Perhaps you spend the last 10 minutes of your workday staring at the clock, counting down the seconds until you’re free.
Or, maybe you bury yourself in your work until the very last minute — then you grab your stuff and run for the door without saying goodbye to your colleagues.
If either of the above scenarios sounds familiar, it may be time to reassess your end-of-day routine.
“How you finish the workday is very important,” says Michael Kerr, an international business speaker and author of “The Humor Advantage.” “It can set your mood for the rest of your day; it may impact your personal relationships, overall level of happiness, and how well you sleep that night; and it will set the stage for the next day.”
1. They stay focused.
“This is a classic time when your mind can drift,” explains Lynn Taylor, a national workplace expert and the author of “Tame Your Terrible Office Tyrant: How to Manage Childish Boss Behavior and Thrive in Your Job.” “Typically, you’re not as sharp at the end of the day.”

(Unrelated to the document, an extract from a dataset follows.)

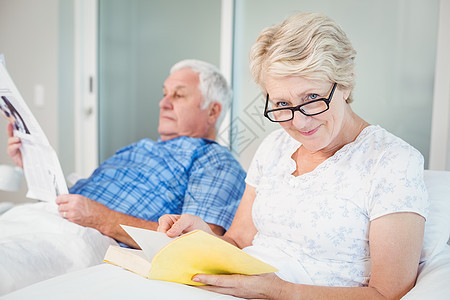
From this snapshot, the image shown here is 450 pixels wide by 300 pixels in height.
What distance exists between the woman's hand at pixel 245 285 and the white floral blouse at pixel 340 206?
0.36ft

Try not to allow yourself to get distracted or caught up in non-work related activities at the very end of the day.
2. They update their to-do lists.
Successful professionals always keep an eye on their ever-changing to-do lists, Taylor says.
“But the last 10 minutes is when they also check their final progress against that day’s objectives,” she says. “They revise their final list accordingly while in the moment, rather than abruptly leave and hoping they’ll remember all the nuances of that day in the morning.”
3. They review what they achieved.
Taylor says in addition to focusing on what you still need to do, it’s important to look back on what you’ve done.
Kerr agrees. “Taking even one minute to review what you achieved can give you a sense of accomplishment, and on a particularly trying and busy day it can remind you that you got more done than you realized,” he says. “Happiness research tells us that doing a simple routine like this, and taking the time to reflect on what you accomplished, is a key way to boost your overall level of happiness.”